The Capote anecdote, however, is not so much about Capote as it is about Carson and the power and influence of the "Tonight Show," with the show serving as a forum to immediately reach a mass audience. True, there were less channels at the time, and the cable networks were yet to really proliferate, but still, the"Tonight Show" was a force which created instant recognition for guests who were on it.

Peter Beard, the accomplished photographer, gives another example of Capote and the power of the"Tonight Show" in George Plimpton’s Truman Capote: In Which Various Friends, Enemies, Acquaintances, and Detractors Recall His Turbulent Career. Speaking of Capote, Beard states, “He’d had a lot of very successful Johnny Carson shows, and he realized that the audience responded to him because it was the Johnny Carson show, not because of his writing.”

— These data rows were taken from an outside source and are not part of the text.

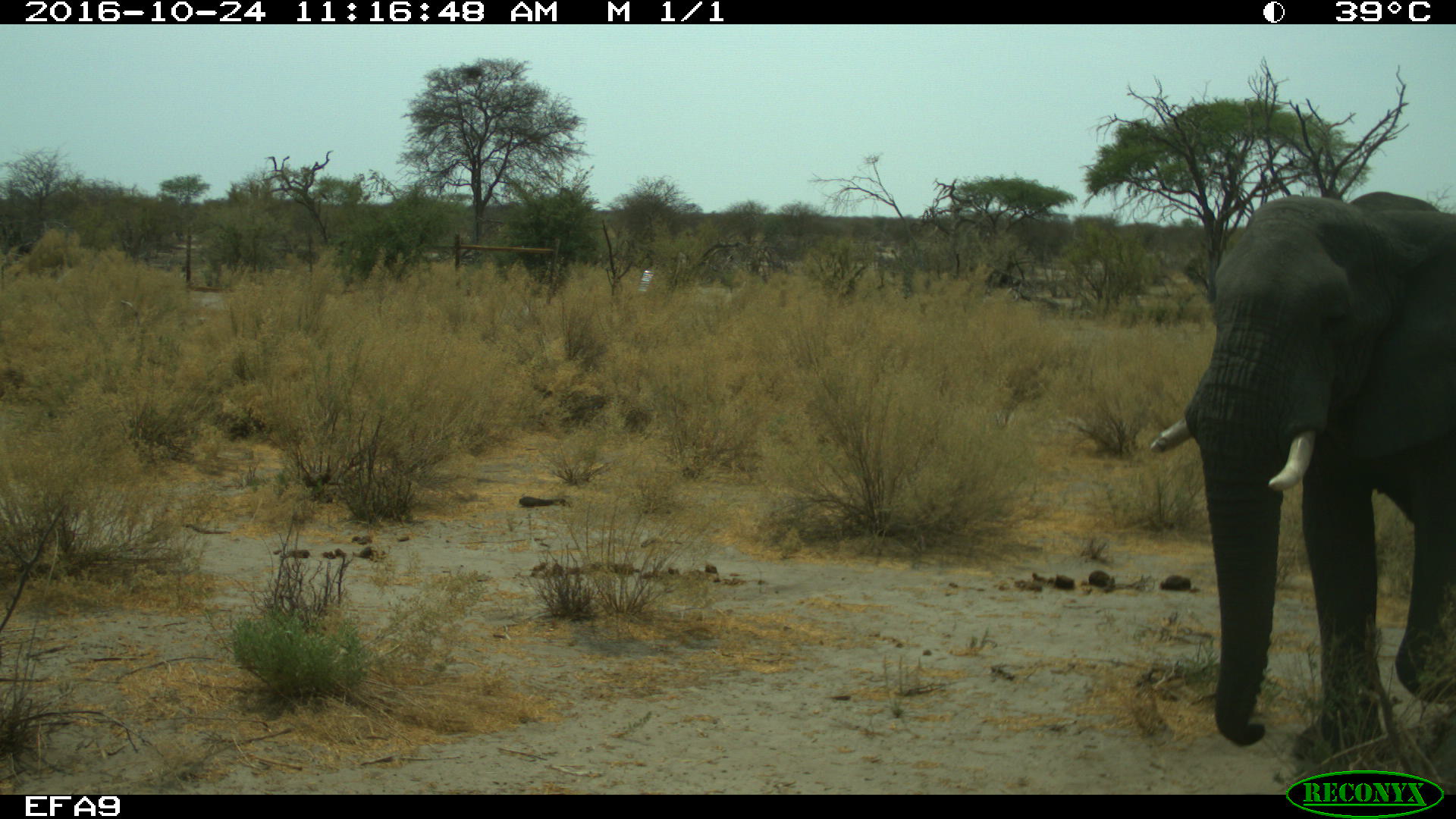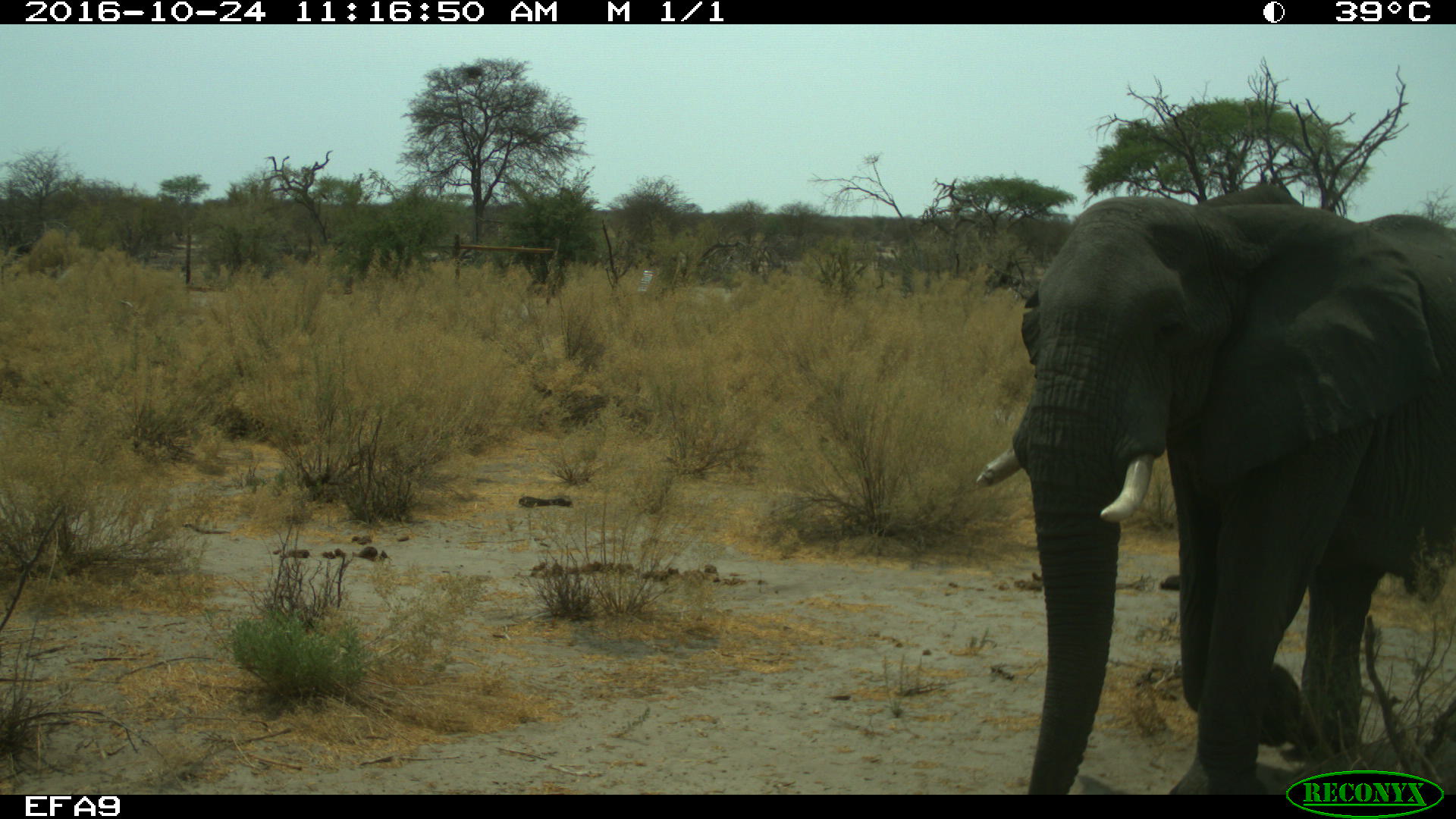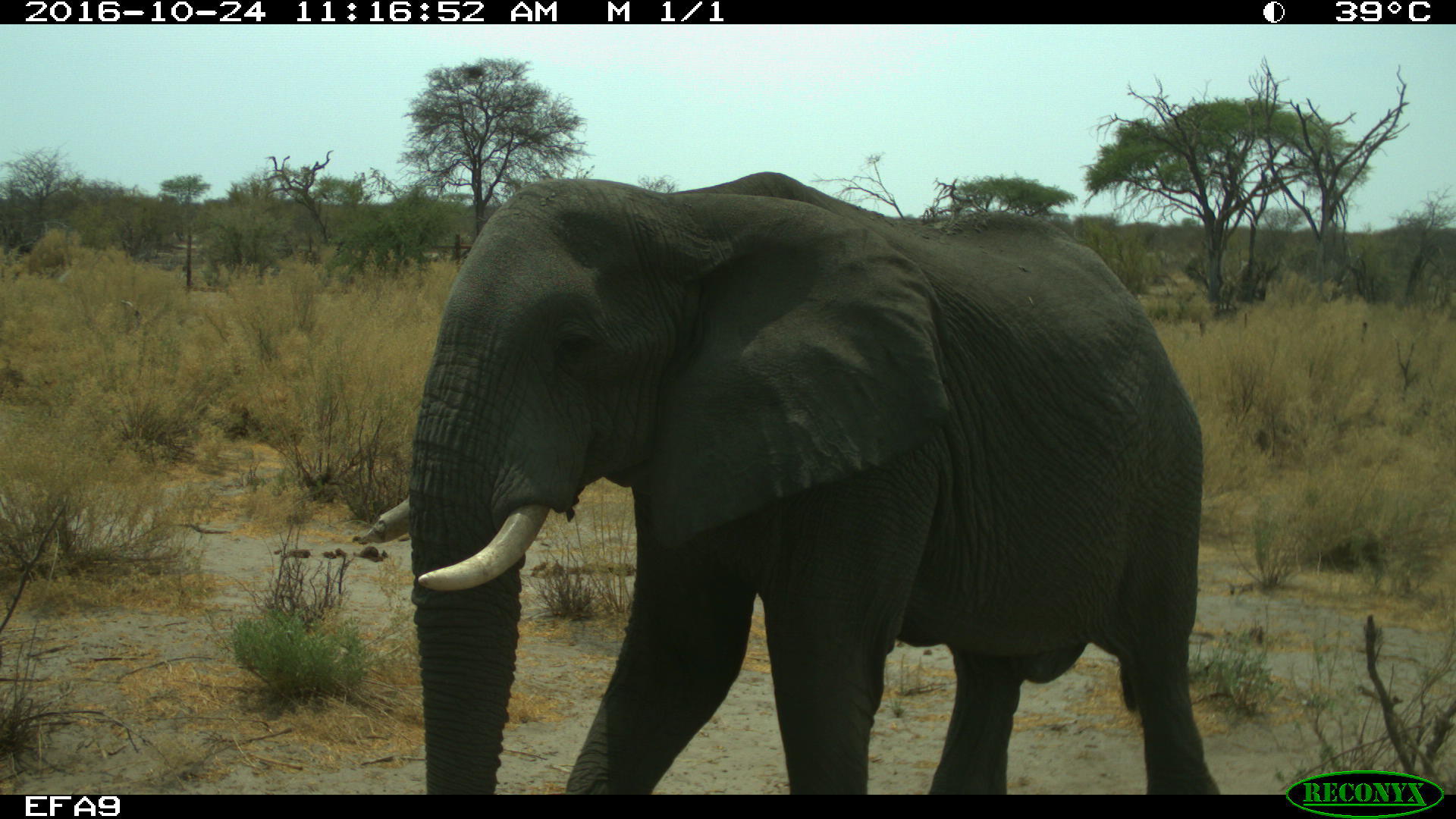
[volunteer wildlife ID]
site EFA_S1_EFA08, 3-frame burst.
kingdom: Animalia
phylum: Chordata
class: Mammalia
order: Proboscidea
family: Elephantidae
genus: Loxodonta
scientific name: Loxodonta africana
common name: african bush elephant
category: elephant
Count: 1.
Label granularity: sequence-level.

Beard continued about Capote in Plimpton’s book, “He realized that writing was so much work -- it’s lonely, isolated work, and it wasn’t worth it. When he could go on Johnny Carson and have millions of people respond to him, that the ratio of input to result was more satisfying to him.”

One only has to think of Freddie Prinze as an example of a young comic catapulting to success because of the"Tonight Show." Prinze guest hosted the"Tonight Show" on Dec. 6, 1973, and was subsequently signed by producer James Womack to star in the TV series “ Chico and the Man” with veteran actor Jack Albertson.

“We have rather abruptly replaced our time-honored and slow-to-evolve modes of communication and interaction with new modes,” Birkerts writes in his first essay in The Gutenberg Elegies. “We have in significant ways surmounted the constraints imposed by nature, in the process altering our relation to time, space, and to each other. We have scarcely begun to assess the impact of these transformations -- that will be the work of generations.”

So, which came first, the medium as the message or the message as the medium? It doesn’t matter in Johnny Carson’s case because the one unalterable fact for close to 30 years was that at a certain moment the curtain would open and loyal sidekick Ed McMahon would announce, “Heeeere’s Johnny,” and what would be would be.